- Interactive map of Lapas
- Lapas Location within Astrakhan Oblast Lapas Location within Russia
- Coordinates: 46°57′06″N 47°49′48″E﻿ / ﻿46.95167°N 47.83008°E
- Country: Russia
- Region: Astrakhan Oblast
- District: Kharabalinsky District
- Time zone: UTC+4:00
- Postal code: 416024

= Lapas, Astrakhan Oblast =

Lapas (Лапас) is a rural locality (a selo) in Khosheutovsky Selsoviet, Kharabalinsky District, Astrakhan Oblast, Russia. The population was 688 as of 2010. There is school, first established in 1926.

== History==
According to questionnaires of 1905, it was founded around 1850 by the Karagash Nogais, resettled from the village of Seitovka, Krasnoyarsky District, Astrakhan Oblast. In 1938, residents from several other villages were relocated to the village. Nogais, Kazakhs, Russians and several families of Chechens live there.
The settlement is located on the territory of the Ukrainian ethnic and cultural region Yellow Ukraine. Since 1925, it belongs to Kharabalinsky district. According to the law dated August 6, 2004, the local self-government body is the Khosheutovo Village Council.

== Geography ==
Lapas is located on the Akhtuba River, 67 km southeast of Kharabali (the district's administrative centre) by road. Khosheutovo is the nearest rural locality.

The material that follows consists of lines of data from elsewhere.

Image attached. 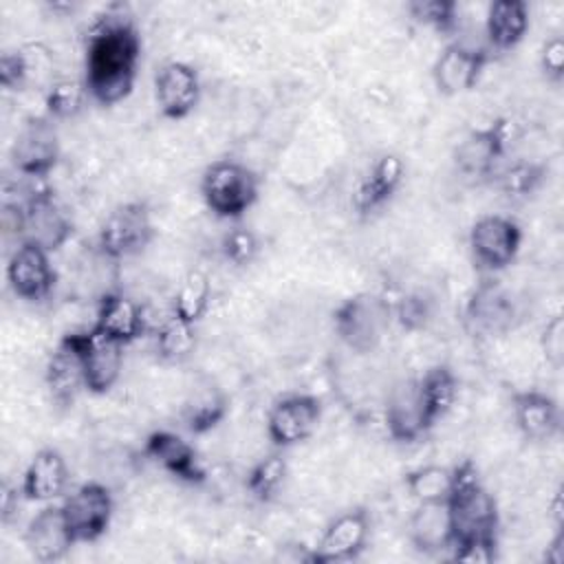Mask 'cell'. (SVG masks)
Here are the masks:
<instances>
[{
	"label": "cell",
	"instance_id": "6da1fadb",
	"mask_svg": "<svg viewBox=\"0 0 564 564\" xmlns=\"http://www.w3.org/2000/svg\"><path fill=\"white\" fill-rule=\"evenodd\" d=\"M141 35L121 4H110L90 26L84 53V84L99 106L123 101L137 79Z\"/></svg>",
	"mask_w": 564,
	"mask_h": 564
},
{
	"label": "cell",
	"instance_id": "7a4b0ae2",
	"mask_svg": "<svg viewBox=\"0 0 564 564\" xmlns=\"http://www.w3.org/2000/svg\"><path fill=\"white\" fill-rule=\"evenodd\" d=\"M445 505L452 531V546L469 542H498V502L494 494H489V489L482 485L474 460L465 458L454 467V480Z\"/></svg>",
	"mask_w": 564,
	"mask_h": 564
},
{
	"label": "cell",
	"instance_id": "3957f363",
	"mask_svg": "<svg viewBox=\"0 0 564 564\" xmlns=\"http://www.w3.org/2000/svg\"><path fill=\"white\" fill-rule=\"evenodd\" d=\"M7 212L13 214L18 242H33L48 253L64 247L75 231L73 218L48 187L31 189L13 207H7Z\"/></svg>",
	"mask_w": 564,
	"mask_h": 564
},
{
	"label": "cell",
	"instance_id": "277c9868",
	"mask_svg": "<svg viewBox=\"0 0 564 564\" xmlns=\"http://www.w3.org/2000/svg\"><path fill=\"white\" fill-rule=\"evenodd\" d=\"M260 178L240 161L218 159L200 176V196L216 218L238 220L258 200Z\"/></svg>",
	"mask_w": 564,
	"mask_h": 564
},
{
	"label": "cell",
	"instance_id": "5b68a950",
	"mask_svg": "<svg viewBox=\"0 0 564 564\" xmlns=\"http://www.w3.org/2000/svg\"><path fill=\"white\" fill-rule=\"evenodd\" d=\"M390 317L392 306L383 295L355 293L333 311V328L344 346L366 355L381 344L390 326Z\"/></svg>",
	"mask_w": 564,
	"mask_h": 564
},
{
	"label": "cell",
	"instance_id": "8992f818",
	"mask_svg": "<svg viewBox=\"0 0 564 564\" xmlns=\"http://www.w3.org/2000/svg\"><path fill=\"white\" fill-rule=\"evenodd\" d=\"M511 139L509 119H494L482 128L469 130L454 150V165L471 183H491L500 170Z\"/></svg>",
	"mask_w": 564,
	"mask_h": 564
},
{
	"label": "cell",
	"instance_id": "52a82bcc",
	"mask_svg": "<svg viewBox=\"0 0 564 564\" xmlns=\"http://www.w3.org/2000/svg\"><path fill=\"white\" fill-rule=\"evenodd\" d=\"M154 238L152 212L143 200L117 205L99 227L97 249L108 260H123L145 251Z\"/></svg>",
	"mask_w": 564,
	"mask_h": 564
},
{
	"label": "cell",
	"instance_id": "ba28073f",
	"mask_svg": "<svg viewBox=\"0 0 564 564\" xmlns=\"http://www.w3.org/2000/svg\"><path fill=\"white\" fill-rule=\"evenodd\" d=\"M516 319L518 304L511 291L500 280H496L494 273L480 278L471 289L463 311L465 328L480 339L500 337L513 328Z\"/></svg>",
	"mask_w": 564,
	"mask_h": 564
},
{
	"label": "cell",
	"instance_id": "9c48e42d",
	"mask_svg": "<svg viewBox=\"0 0 564 564\" xmlns=\"http://www.w3.org/2000/svg\"><path fill=\"white\" fill-rule=\"evenodd\" d=\"M522 245V227L511 216L487 214L469 229V251L476 267L485 273L507 269Z\"/></svg>",
	"mask_w": 564,
	"mask_h": 564
},
{
	"label": "cell",
	"instance_id": "30bf717a",
	"mask_svg": "<svg viewBox=\"0 0 564 564\" xmlns=\"http://www.w3.org/2000/svg\"><path fill=\"white\" fill-rule=\"evenodd\" d=\"M62 513L75 544L97 542L112 522V491L97 480L84 482L62 500Z\"/></svg>",
	"mask_w": 564,
	"mask_h": 564
},
{
	"label": "cell",
	"instance_id": "8fae6325",
	"mask_svg": "<svg viewBox=\"0 0 564 564\" xmlns=\"http://www.w3.org/2000/svg\"><path fill=\"white\" fill-rule=\"evenodd\" d=\"M59 134L48 115L26 117L11 143V163L18 174L46 178L59 161Z\"/></svg>",
	"mask_w": 564,
	"mask_h": 564
},
{
	"label": "cell",
	"instance_id": "7c38bea8",
	"mask_svg": "<svg viewBox=\"0 0 564 564\" xmlns=\"http://www.w3.org/2000/svg\"><path fill=\"white\" fill-rule=\"evenodd\" d=\"M322 399L308 392H291L273 401L267 412V436L278 449L304 443L322 421Z\"/></svg>",
	"mask_w": 564,
	"mask_h": 564
},
{
	"label": "cell",
	"instance_id": "4fadbf2b",
	"mask_svg": "<svg viewBox=\"0 0 564 564\" xmlns=\"http://www.w3.org/2000/svg\"><path fill=\"white\" fill-rule=\"evenodd\" d=\"M370 535V513L366 507H350L335 516L319 542L306 555V562L313 564H330V562H348L364 553Z\"/></svg>",
	"mask_w": 564,
	"mask_h": 564
},
{
	"label": "cell",
	"instance_id": "5bb4252c",
	"mask_svg": "<svg viewBox=\"0 0 564 564\" xmlns=\"http://www.w3.org/2000/svg\"><path fill=\"white\" fill-rule=\"evenodd\" d=\"M489 62H491L489 48L452 42L434 59L432 82L436 90L447 97L469 93L480 82Z\"/></svg>",
	"mask_w": 564,
	"mask_h": 564
},
{
	"label": "cell",
	"instance_id": "9a60e30c",
	"mask_svg": "<svg viewBox=\"0 0 564 564\" xmlns=\"http://www.w3.org/2000/svg\"><path fill=\"white\" fill-rule=\"evenodd\" d=\"M7 282L20 300H46L57 282V271L51 264L48 251L33 242H18L7 262Z\"/></svg>",
	"mask_w": 564,
	"mask_h": 564
},
{
	"label": "cell",
	"instance_id": "2e32d148",
	"mask_svg": "<svg viewBox=\"0 0 564 564\" xmlns=\"http://www.w3.org/2000/svg\"><path fill=\"white\" fill-rule=\"evenodd\" d=\"M73 333L82 352L86 390L90 394H106L119 381L126 346L106 337L93 326L86 330H73Z\"/></svg>",
	"mask_w": 564,
	"mask_h": 564
},
{
	"label": "cell",
	"instance_id": "e0dca14e",
	"mask_svg": "<svg viewBox=\"0 0 564 564\" xmlns=\"http://www.w3.org/2000/svg\"><path fill=\"white\" fill-rule=\"evenodd\" d=\"M154 99L165 119L189 117L200 101V79L187 62H165L154 75Z\"/></svg>",
	"mask_w": 564,
	"mask_h": 564
},
{
	"label": "cell",
	"instance_id": "ac0fdd59",
	"mask_svg": "<svg viewBox=\"0 0 564 564\" xmlns=\"http://www.w3.org/2000/svg\"><path fill=\"white\" fill-rule=\"evenodd\" d=\"M511 412L518 432L531 443H549L562 432V408L542 390H513Z\"/></svg>",
	"mask_w": 564,
	"mask_h": 564
},
{
	"label": "cell",
	"instance_id": "d6986e66",
	"mask_svg": "<svg viewBox=\"0 0 564 564\" xmlns=\"http://www.w3.org/2000/svg\"><path fill=\"white\" fill-rule=\"evenodd\" d=\"M405 176V167L399 154L394 152H383L379 154L370 167L366 170V174L361 176V181L357 183V189L352 194V207L359 216L368 218L372 214H377L379 209H383L392 196L397 194V189L401 187Z\"/></svg>",
	"mask_w": 564,
	"mask_h": 564
},
{
	"label": "cell",
	"instance_id": "ffe728a7",
	"mask_svg": "<svg viewBox=\"0 0 564 564\" xmlns=\"http://www.w3.org/2000/svg\"><path fill=\"white\" fill-rule=\"evenodd\" d=\"M46 388L51 394V401L57 408H70L82 390H86L84 379V364L82 352L75 339V333H66L57 346L53 348L48 361H46Z\"/></svg>",
	"mask_w": 564,
	"mask_h": 564
},
{
	"label": "cell",
	"instance_id": "44dd1931",
	"mask_svg": "<svg viewBox=\"0 0 564 564\" xmlns=\"http://www.w3.org/2000/svg\"><path fill=\"white\" fill-rule=\"evenodd\" d=\"M143 452L156 465H161L170 476H174L187 485H200L207 478V471H205L194 445L170 430L150 432L143 443Z\"/></svg>",
	"mask_w": 564,
	"mask_h": 564
},
{
	"label": "cell",
	"instance_id": "7402d4cb",
	"mask_svg": "<svg viewBox=\"0 0 564 564\" xmlns=\"http://www.w3.org/2000/svg\"><path fill=\"white\" fill-rule=\"evenodd\" d=\"M24 544L33 560L42 564L59 562L75 546V540L66 527L62 505L42 507L24 529Z\"/></svg>",
	"mask_w": 564,
	"mask_h": 564
},
{
	"label": "cell",
	"instance_id": "603a6c76",
	"mask_svg": "<svg viewBox=\"0 0 564 564\" xmlns=\"http://www.w3.org/2000/svg\"><path fill=\"white\" fill-rule=\"evenodd\" d=\"M383 421L390 438L397 443H416L430 432L416 379H403L390 390Z\"/></svg>",
	"mask_w": 564,
	"mask_h": 564
},
{
	"label": "cell",
	"instance_id": "cb8c5ba5",
	"mask_svg": "<svg viewBox=\"0 0 564 564\" xmlns=\"http://www.w3.org/2000/svg\"><path fill=\"white\" fill-rule=\"evenodd\" d=\"M70 480V471L66 458L55 447H42L29 460L22 482L20 496L29 502H51L66 494Z\"/></svg>",
	"mask_w": 564,
	"mask_h": 564
},
{
	"label": "cell",
	"instance_id": "d4e9b609",
	"mask_svg": "<svg viewBox=\"0 0 564 564\" xmlns=\"http://www.w3.org/2000/svg\"><path fill=\"white\" fill-rule=\"evenodd\" d=\"M93 328L128 346L145 333V315H143V308L132 297L119 291H108L97 302V315H95Z\"/></svg>",
	"mask_w": 564,
	"mask_h": 564
},
{
	"label": "cell",
	"instance_id": "484cf974",
	"mask_svg": "<svg viewBox=\"0 0 564 564\" xmlns=\"http://www.w3.org/2000/svg\"><path fill=\"white\" fill-rule=\"evenodd\" d=\"M531 26V11L524 0H498L487 7L485 35L487 48L505 53L516 48Z\"/></svg>",
	"mask_w": 564,
	"mask_h": 564
},
{
	"label": "cell",
	"instance_id": "4316f807",
	"mask_svg": "<svg viewBox=\"0 0 564 564\" xmlns=\"http://www.w3.org/2000/svg\"><path fill=\"white\" fill-rule=\"evenodd\" d=\"M229 414V397L212 379H200L183 403V423L192 434H207Z\"/></svg>",
	"mask_w": 564,
	"mask_h": 564
},
{
	"label": "cell",
	"instance_id": "83f0119b",
	"mask_svg": "<svg viewBox=\"0 0 564 564\" xmlns=\"http://www.w3.org/2000/svg\"><path fill=\"white\" fill-rule=\"evenodd\" d=\"M410 540L416 551L425 555H436L441 551H449L452 546V531L447 518L445 502H416L414 513L410 516L408 527Z\"/></svg>",
	"mask_w": 564,
	"mask_h": 564
},
{
	"label": "cell",
	"instance_id": "f1b7e54d",
	"mask_svg": "<svg viewBox=\"0 0 564 564\" xmlns=\"http://www.w3.org/2000/svg\"><path fill=\"white\" fill-rule=\"evenodd\" d=\"M419 397L430 430L454 408L458 399V377L447 364L430 366L419 379Z\"/></svg>",
	"mask_w": 564,
	"mask_h": 564
},
{
	"label": "cell",
	"instance_id": "f546056e",
	"mask_svg": "<svg viewBox=\"0 0 564 564\" xmlns=\"http://www.w3.org/2000/svg\"><path fill=\"white\" fill-rule=\"evenodd\" d=\"M549 176V165L533 159H518L502 163L491 183L509 198H527L542 187Z\"/></svg>",
	"mask_w": 564,
	"mask_h": 564
},
{
	"label": "cell",
	"instance_id": "4dcf8cb0",
	"mask_svg": "<svg viewBox=\"0 0 564 564\" xmlns=\"http://www.w3.org/2000/svg\"><path fill=\"white\" fill-rule=\"evenodd\" d=\"M212 304V282L209 275L200 269L187 271L181 280L174 300H172V315L183 322L198 324Z\"/></svg>",
	"mask_w": 564,
	"mask_h": 564
},
{
	"label": "cell",
	"instance_id": "1f68e13d",
	"mask_svg": "<svg viewBox=\"0 0 564 564\" xmlns=\"http://www.w3.org/2000/svg\"><path fill=\"white\" fill-rule=\"evenodd\" d=\"M196 348V324L183 322L170 313L154 333L156 357L167 364L185 361Z\"/></svg>",
	"mask_w": 564,
	"mask_h": 564
},
{
	"label": "cell",
	"instance_id": "d6a6232c",
	"mask_svg": "<svg viewBox=\"0 0 564 564\" xmlns=\"http://www.w3.org/2000/svg\"><path fill=\"white\" fill-rule=\"evenodd\" d=\"M286 474H289L286 458L280 452H273V454L262 456L258 463H253L249 467L245 487L253 500L271 502L278 496L280 487L284 485Z\"/></svg>",
	"mask_w": 564,
	"mask_h": 564
},
{
	"label": "cell",
	"instance_id": "836d02e7",
	"mask_svg": "<svg viewBox=\"0 0 564 564\" xmlns=\"http://www.w3.org/2000/svg\"><path fill=\"white\" fill-rule=\"evenodd\" d=\"M454 467L423 465L405 474L403 485L416 502H445L452 489Z\"/></svg>",
	"mask_w": 564,
	"mask_h": 564
},
{
	"label": "cell",
	"instance_id": "e575fe53",
	"mask_svg": "<svg viewBox=\"0 0 564 564\" xmlns=\"http://www.w3.org/2000/svg\"><path fill=\"white\" fill-rule=\"evenodd\" d=\"M88 90L84 79H70V77H59L53 79L46 86L44 93V106H46V115L55 121V119H70L75 115L82 112L84 104H86Z\"/></svg>",
	"mask_w": 564,
	"mask_h": 564
},
{
	"label": "cell",
	"instance_id": "d590c367",
	"mask_svg": "<svg viewBox=\"0 0 564 564\" xmlns=\"http://www.w3.org/2000/svg\"><path fill=\"white\" fill-rule=\"evenodd\" d=\"M405 9L410 18L436 33L452 35L458 29V2L454 0H410Z\"/></svg>",
	"mask_w": 564,
	"mask_h": 564
},
{
	"label": "cell",
	"instance_id": "8d00e7d4",
	"mask_svg": "<svg viewBox=\"0 0 564 564\" xmlns=\"http://www.w3.org/2000/svg\"><path fill=\"white\" fill-rule=\"evenodd\" d=\"M220 251H223L225 260H229L231 264L247 267V264H251L258 258L260 242H258V236L251 229L236 227V229H229L223 236Z\"/></svg>",
	"mask_w": 564,
	"mask_h": 564
},
{
	"label": "cell",
	"instance_id": "74e56055",
	"mask_svg": "<svg viewBox=\"0 0 564 564\" xmlns=\"http://www.w3.org/2000/svg\"><path fill=\"white\" fill-rule=\"evenodd\" d=\"M392 315L403 330L416 333L423 330L432 319V302L421 293H408L392 306Z\"/></svg>",
	"mask_w": 564,
	"mask_h": 564
},
{
	"label": "cell",
	"instance_id": "f35d334b",
	"mask_svg": "<svg viewBox=\"0 0 564 564\" xmlns=\"http://www.w3.org/2000/svg\"><path fill=\"white\" fill-rule=\"evenodd\" d=\"M31 82V66L26 51H7L0 57V84L7 90H22Z\"/></svg>",
	"mask_w": 564,
	"mask_h": 564
},
{
	"label": "cell",
	"instance_id": "ab89813d",
	"mask_svg": "<svg viewBox=\"0 0 564 564\" xmlns=\"http://www.w3.org/2000/svg\"><path fill=\"white\" fill-rule=\"evenodd\" d=\"M540 346L544 352V359L557 370L564 364V319L562 315H553L540 335Z\"/></svg>",
	"mask_w": 564,
	"mask_h": 564
},
{
	"label": "cell",
	"instance_id": "60d3db41",
	"mask_svg": "<svg viewBox=\"0 0 564 564\" xmlns=\"http://www.w3.org/2000/svg\"><path fill=\"white\" fill-rule=\"evenodd\" d=\"M540 68L551 84H560L564 79V40L560 35H553L542 44Z\"/></svg>",
	"mask_w": 564,
	"mask_h": 564
},
{
	"label": "cell",
	"instance_id": "b9f144b4",
	"mask_svg": "<svg viewBox=\"0 0 564 564\" xmlns=\"http://www.w3.org/2000/svg\"><path fill=\"white\" fill-rule=\"evenodd\" d=\"M452 560L467 564H491L498 557V542H469L452 546Z\"/></svg>",
	"mask_w": 564,
	"mask_h": 564
},
{
	"label": "cell",
	"instance_id": "7bdbcfd3",
	"mask_svg": "<svg viewBox=\"0 0 564 564\" xmlns=\"http://www.w3.org/2000/svg\"><path fill=\"white\" fill-rule=\"evenodd\" d=\"M544 560L549 564H562L564 562V531H562V524H557V533L549 542V546L544 551Z\"/></svg>",
	"mask_w": 564,
	"mask_h": 564
}]
</instances>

== Archeological site Lapas ==

The settlement of Lapas is the generally accepted name among researchers for the settlement of Ak-Saray, north of the village of Lapas, on the left bank of the Bolshoi Ashuluk channel of the Akhtuba River. The official name is “The ancient settlement of Ak-Saray and the ruins of the feudal castle of Davlet Khan.” A complex of ruins of mausoleums, presumably of the khans of the Golden Horde Berke, Özbeg Khan, Jani Beg and Berdi Beg. The existence of the burial place of Batu Khan himself and other khans of pre-Islamic times cannot be ruled out. The question of who owns the eight smaller mausoleums and how they date remains open.
On the map of the Pizzigani brothers ( 1367 ) there is a symbol in the form of a Muslim mausoleum. Explanatory inscription: “Tombs of emperors who died in the Sarayskaya River area.” Fra Mauro’s map ( 1459 ) also shows a place called "Sepultura imperial" ("Imperial burial grounds"). This place was guarded by guards who did not let anyone through under pain of punishment or death.
In the 1930s, the ruins of the mausoleum walls were dismantled by residents of the village of Khosheutovo for household needs.
In the 1960s, it was placed under state protection by the director of the Astrakhan State Museum of Local Lore, V. A. Filipchenko .
In the 1990s, systematic reconnaissance work was carried out by a detachment of the Volga Archaeological Expedition of the Institute of Archeology of the Russian Academy of Sciences under the leadership of V.V. Dvornichenko. In particular, about 100 coins were found, mostly from the period from 1312 to 1342 (during the reign of Özbeg Khan). These studies were interrupted, and relations with the regional authorities did not work out.
In 2000, in connection with the laying of a gas pipeline, archaeological and ethnographic research was carried out at the site under the leadership of D.V. Vasiliev (complex expedition of the Astrakhan Pedagogical University “Heritage”).
The security zone of the settlement begins directly from the northern outskirts of the village of Lapas and stretches along the coast to the north for a distance of about 1.5 km and 2.25 km to the east, intersected by the Volgograd-Astrakhan highway. Around 2000, two high-pressure gas and oil pipelines were laid across the territory of the settlement in the central part of the security zone, the technical services of which are also located on the territory of the settlement.